Отношения Кафки с чешским языком не такое, как у заезжего лектора, путешественника или Лилиенкрона, напрягающего слух, чтобы расслышать незнакомые фонемы: автор “Превращения” проникает в чешский язык с филологической точностью. Хотя Кафка и сетовал на недостаточно глубокое знание чешского языка, он читал не только чешские газеты, но и пуристский журнал “Na?e ?e?” (“Наша речь”)[288]. Еще более поразительно, что он читал журнальчик бойскаутов “N?? skaut?k” (“Наш скаут”)[289].

Об интересе Кафки к чешскому языку особенно ярко свидетельствуют его письма к Милене Есенской: “Разумеется, я понимаю по-чешски.
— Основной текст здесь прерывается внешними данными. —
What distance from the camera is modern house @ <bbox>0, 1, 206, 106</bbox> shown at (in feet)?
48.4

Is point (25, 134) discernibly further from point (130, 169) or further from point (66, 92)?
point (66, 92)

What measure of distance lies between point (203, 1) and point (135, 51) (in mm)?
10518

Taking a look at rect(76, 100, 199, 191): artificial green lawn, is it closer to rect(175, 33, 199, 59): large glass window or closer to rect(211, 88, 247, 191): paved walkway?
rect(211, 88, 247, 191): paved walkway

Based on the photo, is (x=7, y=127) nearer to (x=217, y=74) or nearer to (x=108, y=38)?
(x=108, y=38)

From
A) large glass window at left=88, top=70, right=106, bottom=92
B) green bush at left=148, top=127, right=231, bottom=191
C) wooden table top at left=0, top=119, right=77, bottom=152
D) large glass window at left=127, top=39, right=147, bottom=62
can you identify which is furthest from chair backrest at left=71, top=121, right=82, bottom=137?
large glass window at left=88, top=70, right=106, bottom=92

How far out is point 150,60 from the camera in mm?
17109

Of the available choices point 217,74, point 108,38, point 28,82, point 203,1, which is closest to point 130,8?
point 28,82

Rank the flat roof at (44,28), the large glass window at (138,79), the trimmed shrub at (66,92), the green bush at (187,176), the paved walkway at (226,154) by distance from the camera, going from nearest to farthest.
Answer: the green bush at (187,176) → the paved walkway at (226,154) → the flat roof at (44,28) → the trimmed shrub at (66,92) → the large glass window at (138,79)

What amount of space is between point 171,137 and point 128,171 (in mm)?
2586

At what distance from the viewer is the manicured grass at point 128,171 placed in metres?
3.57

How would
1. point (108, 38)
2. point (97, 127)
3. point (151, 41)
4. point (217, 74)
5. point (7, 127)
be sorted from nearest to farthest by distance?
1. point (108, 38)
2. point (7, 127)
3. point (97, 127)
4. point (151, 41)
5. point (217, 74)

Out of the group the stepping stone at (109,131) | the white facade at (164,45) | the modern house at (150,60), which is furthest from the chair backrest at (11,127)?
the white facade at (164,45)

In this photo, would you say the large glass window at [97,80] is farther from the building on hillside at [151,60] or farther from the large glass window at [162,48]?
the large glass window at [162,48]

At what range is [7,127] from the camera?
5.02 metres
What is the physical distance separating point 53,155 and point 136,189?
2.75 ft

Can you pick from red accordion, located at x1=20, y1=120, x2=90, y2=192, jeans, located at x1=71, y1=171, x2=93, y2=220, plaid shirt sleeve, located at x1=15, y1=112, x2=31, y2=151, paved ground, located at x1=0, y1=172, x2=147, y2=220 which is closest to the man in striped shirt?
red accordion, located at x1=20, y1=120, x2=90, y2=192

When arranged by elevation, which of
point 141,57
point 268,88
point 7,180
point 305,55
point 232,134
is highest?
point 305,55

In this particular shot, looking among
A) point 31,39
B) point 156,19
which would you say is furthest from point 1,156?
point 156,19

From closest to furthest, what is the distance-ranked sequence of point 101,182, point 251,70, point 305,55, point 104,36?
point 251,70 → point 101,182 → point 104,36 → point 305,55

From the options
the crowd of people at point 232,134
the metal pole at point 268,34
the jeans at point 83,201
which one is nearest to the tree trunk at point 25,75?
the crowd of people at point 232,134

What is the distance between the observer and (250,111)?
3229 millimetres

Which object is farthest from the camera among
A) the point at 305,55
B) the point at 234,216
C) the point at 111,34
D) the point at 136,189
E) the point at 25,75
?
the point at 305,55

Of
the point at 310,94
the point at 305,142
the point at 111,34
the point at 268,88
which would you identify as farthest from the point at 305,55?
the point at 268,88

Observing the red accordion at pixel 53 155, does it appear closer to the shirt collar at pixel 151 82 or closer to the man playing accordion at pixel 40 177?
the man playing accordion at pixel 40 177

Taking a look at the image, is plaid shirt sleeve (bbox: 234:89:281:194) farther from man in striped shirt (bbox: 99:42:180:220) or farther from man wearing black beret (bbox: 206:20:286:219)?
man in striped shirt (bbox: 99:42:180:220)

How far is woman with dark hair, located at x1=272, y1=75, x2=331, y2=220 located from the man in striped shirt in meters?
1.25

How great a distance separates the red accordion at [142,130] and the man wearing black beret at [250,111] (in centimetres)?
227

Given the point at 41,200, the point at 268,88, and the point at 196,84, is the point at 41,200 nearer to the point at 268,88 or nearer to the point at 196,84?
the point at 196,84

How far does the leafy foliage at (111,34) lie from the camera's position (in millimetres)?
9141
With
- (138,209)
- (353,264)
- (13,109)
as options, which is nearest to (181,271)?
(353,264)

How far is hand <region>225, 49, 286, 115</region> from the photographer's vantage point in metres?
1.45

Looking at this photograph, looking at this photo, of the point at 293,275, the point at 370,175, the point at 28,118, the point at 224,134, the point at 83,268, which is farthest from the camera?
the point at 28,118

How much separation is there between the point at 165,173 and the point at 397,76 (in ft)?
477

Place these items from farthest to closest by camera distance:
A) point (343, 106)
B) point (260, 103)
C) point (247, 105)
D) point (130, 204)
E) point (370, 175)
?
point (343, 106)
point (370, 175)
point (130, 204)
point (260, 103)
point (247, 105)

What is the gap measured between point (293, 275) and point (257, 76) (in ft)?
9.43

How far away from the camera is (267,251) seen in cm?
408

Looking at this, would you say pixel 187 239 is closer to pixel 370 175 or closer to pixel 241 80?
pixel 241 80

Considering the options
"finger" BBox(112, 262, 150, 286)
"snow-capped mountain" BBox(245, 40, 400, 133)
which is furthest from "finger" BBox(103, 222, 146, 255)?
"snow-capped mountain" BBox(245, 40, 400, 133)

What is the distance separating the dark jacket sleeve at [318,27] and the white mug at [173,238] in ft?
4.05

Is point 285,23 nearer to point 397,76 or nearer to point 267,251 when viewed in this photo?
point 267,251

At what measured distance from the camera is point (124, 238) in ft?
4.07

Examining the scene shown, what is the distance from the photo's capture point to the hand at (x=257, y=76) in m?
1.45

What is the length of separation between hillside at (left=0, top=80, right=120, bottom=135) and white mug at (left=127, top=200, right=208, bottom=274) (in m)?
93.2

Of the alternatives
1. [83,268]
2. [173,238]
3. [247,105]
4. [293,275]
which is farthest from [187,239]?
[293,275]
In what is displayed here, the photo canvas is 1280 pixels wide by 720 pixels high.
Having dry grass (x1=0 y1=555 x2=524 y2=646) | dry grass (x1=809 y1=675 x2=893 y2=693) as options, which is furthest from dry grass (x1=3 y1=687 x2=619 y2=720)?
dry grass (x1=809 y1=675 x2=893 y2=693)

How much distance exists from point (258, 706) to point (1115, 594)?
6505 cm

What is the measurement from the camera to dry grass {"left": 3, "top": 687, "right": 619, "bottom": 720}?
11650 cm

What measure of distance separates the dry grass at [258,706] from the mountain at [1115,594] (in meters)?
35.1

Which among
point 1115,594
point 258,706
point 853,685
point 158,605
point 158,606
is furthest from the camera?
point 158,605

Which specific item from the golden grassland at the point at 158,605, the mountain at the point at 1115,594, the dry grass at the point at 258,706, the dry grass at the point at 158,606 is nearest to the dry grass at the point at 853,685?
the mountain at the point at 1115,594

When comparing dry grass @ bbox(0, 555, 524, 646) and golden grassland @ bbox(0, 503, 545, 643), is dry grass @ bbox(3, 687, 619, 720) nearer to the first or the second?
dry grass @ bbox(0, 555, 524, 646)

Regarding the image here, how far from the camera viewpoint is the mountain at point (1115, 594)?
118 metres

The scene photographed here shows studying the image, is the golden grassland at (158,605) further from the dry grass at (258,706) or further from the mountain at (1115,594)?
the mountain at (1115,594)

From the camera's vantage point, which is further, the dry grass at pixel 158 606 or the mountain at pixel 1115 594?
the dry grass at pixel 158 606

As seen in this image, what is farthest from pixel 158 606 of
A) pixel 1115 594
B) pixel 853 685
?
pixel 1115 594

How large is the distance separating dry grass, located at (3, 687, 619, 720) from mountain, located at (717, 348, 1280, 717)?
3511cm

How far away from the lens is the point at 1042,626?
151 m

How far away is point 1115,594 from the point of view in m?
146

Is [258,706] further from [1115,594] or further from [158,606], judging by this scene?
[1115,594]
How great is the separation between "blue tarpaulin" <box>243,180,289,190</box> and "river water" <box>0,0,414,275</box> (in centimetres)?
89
Мне уже не раз хотелось спросить вас, почему вы не напишете мне как-нибудь по-чешски. Это вовсе не оттого, что вы не владеете немецким языком. Вы, как правило, владеете им изумительно, а если где-то вдруг обнаружится, что вы им не владеете, он добровольно склоняется перед вами, и тогда это особенно прекрасно; вот немец этого от своего языка никак не ожидает, так лично он не отваживается писать. Но я хотел бы почитать вас по-чешски”[290]. В этих посланиях чешские слова встречаются столь же часто, как голландские слова в дневнике, который вел Макс Бекман[291] во время своего изгнания в Нидерланды[292]. Кафка демонстрирует здесь что-то вроде сочувственной двуязычности: “Я никогда не жил среди немецкого народа, немецкий язык мне родной по матери, и поэтому для меня естествен, но чешский мне много милее”[293]. Дружба, любовь и переписка (1920–1922) между еврейско-немецким писателем и Миленой Есенской, происходящей из древнего дворянского рода, который гордился, среди прочих своих предков, доктором Яном Есениусом, казненным в 1621 г. после поражения на Белой горе[294], играют особую символическую роль для пражского измерения. То же можно сказать об антитезе их характеров: болезнь, желание смерти, робость, ужасная тоска, отречения Кафки контрастируют с бесстрашной решительностью, страстной жаждой жизни, ненавистью к предрассудкам, духом самопожертвования, великой расточительностью этой типично чешской женщины, которая, после экстравагантнейшей жизни (расторгнутые браки, наркозависимость, нищета, обожание кошек, политические разочарования, тайная деятельность, преследования со стороны своих же товарищей), угасла 17 мая 1944 г. в концлагере Равенсбрюк[295].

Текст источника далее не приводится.